(RECORDS SUPPLIED):
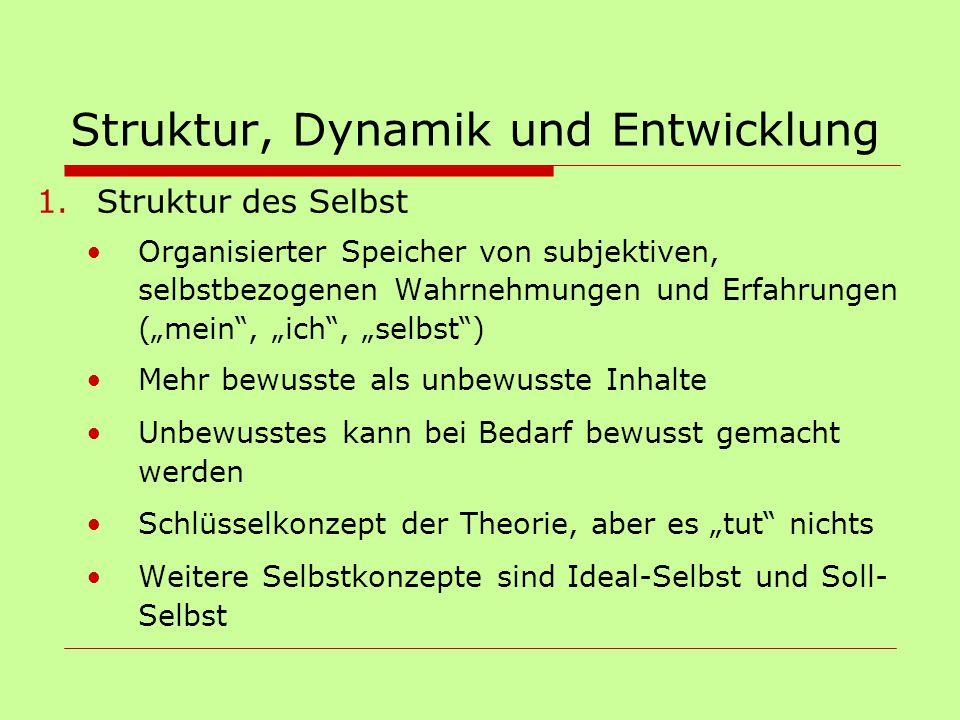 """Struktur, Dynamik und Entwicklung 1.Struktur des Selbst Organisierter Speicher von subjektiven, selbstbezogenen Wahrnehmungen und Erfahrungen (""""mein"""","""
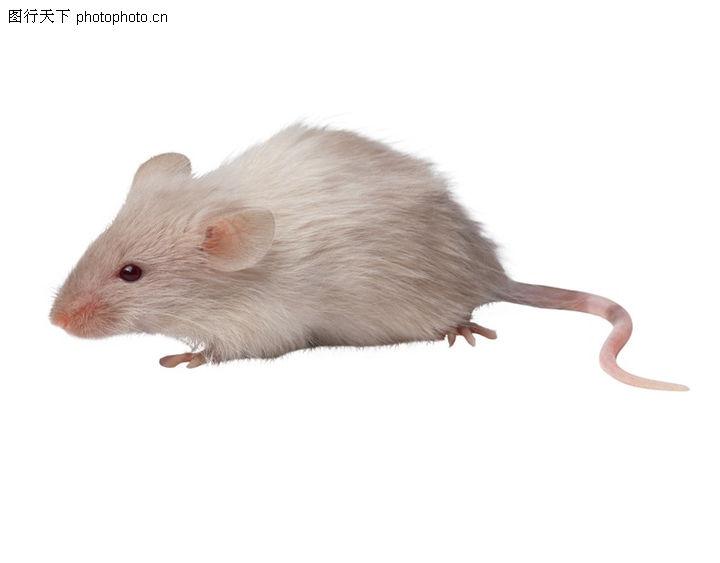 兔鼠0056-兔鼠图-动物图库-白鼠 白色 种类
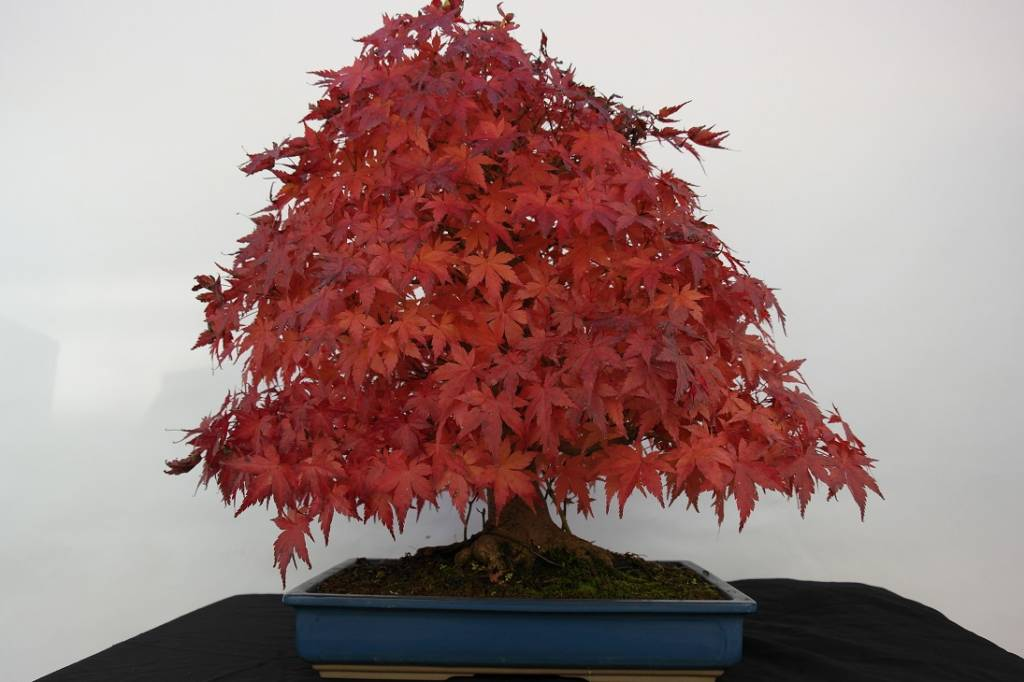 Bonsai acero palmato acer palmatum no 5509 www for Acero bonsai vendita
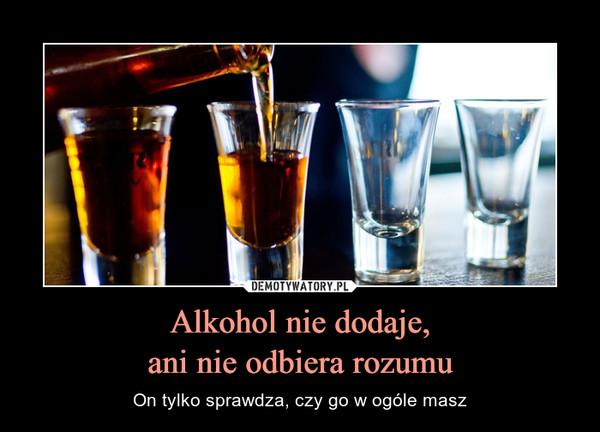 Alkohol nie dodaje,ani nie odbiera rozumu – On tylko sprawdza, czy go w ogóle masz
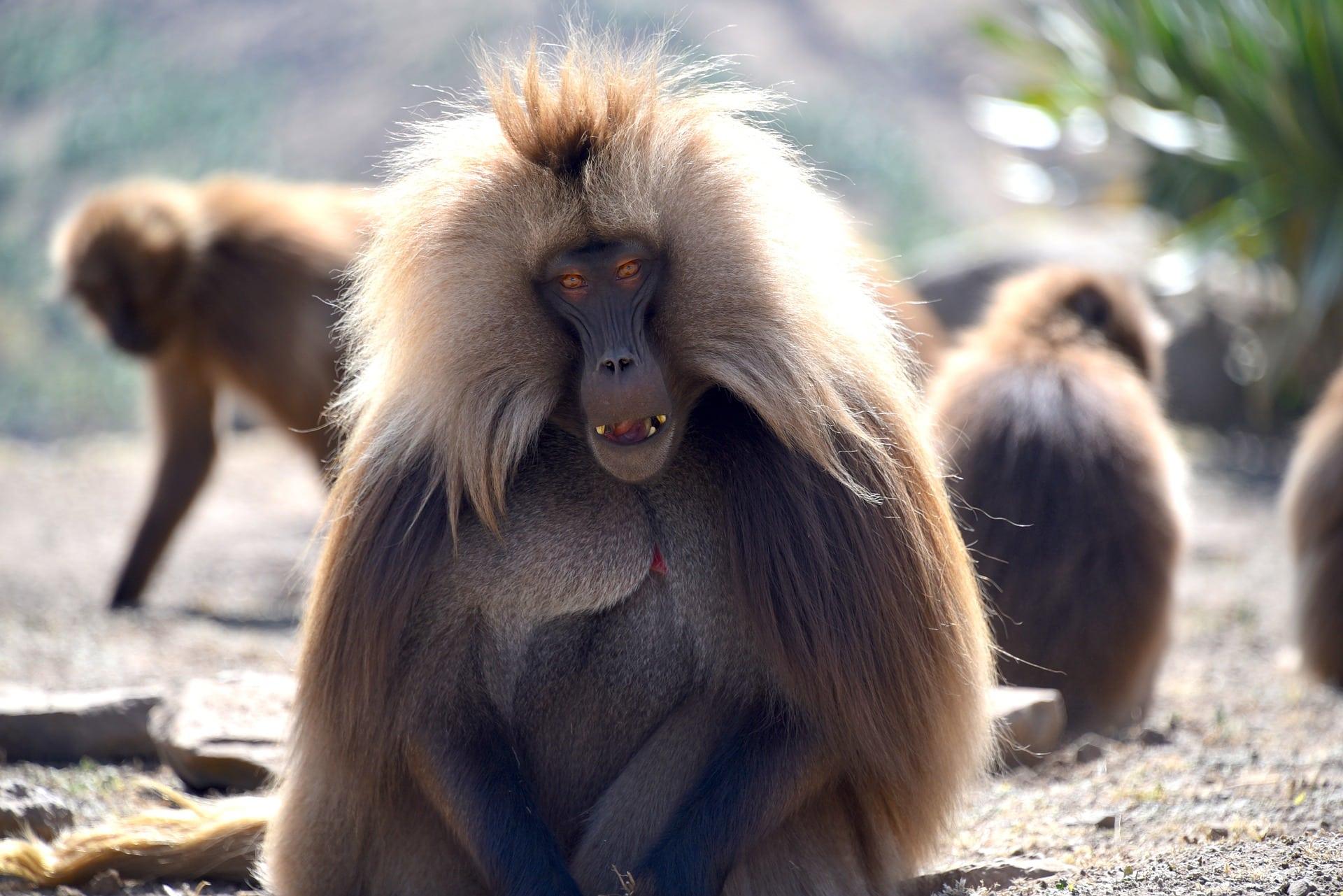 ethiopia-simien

(TASK PROMPT): Please print the lines from the one holding "Bonsai acero palmato" through the end of the records above, unchanged and with the pictures left out.

(TASK ANSWER):
 Bonsai acero palmato acer palmatum no 5509 www for Acero bonsai vendita
 Alkohol nie dodaje,ani nie odbiera rozumu – On tylko sprawdza, czy go w ogóle masz
 ethiopia-simien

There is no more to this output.